- _WHAT IS NEEDED_: Retype the data below exactly, skipping pictures.
::: DATA SHOWN :::
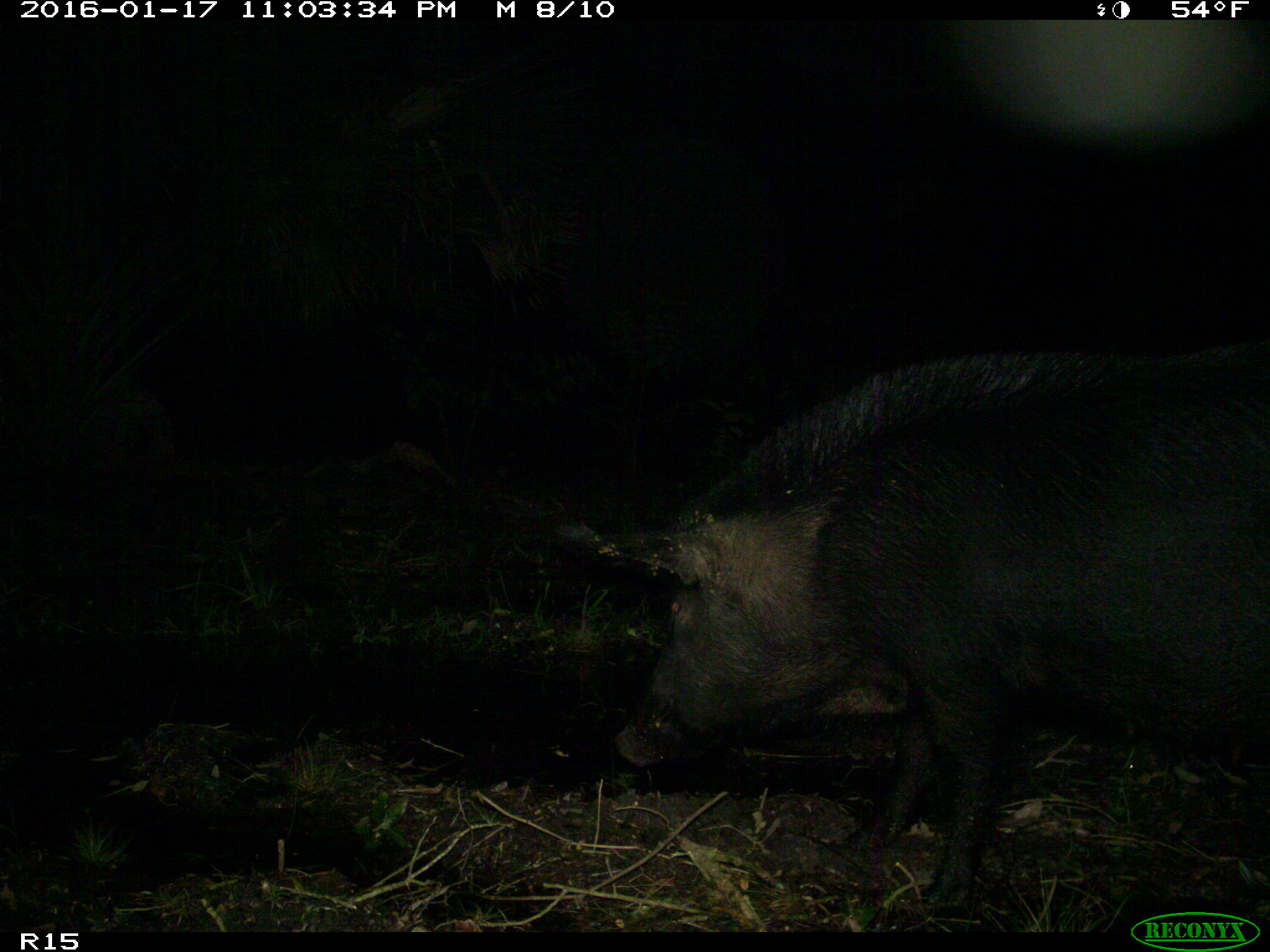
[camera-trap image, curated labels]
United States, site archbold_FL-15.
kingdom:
:::
- _RESULT FOR THIS TASK_:
[camera-trap image, curated labels]
United States, site archbold_FL-15.
kingdom:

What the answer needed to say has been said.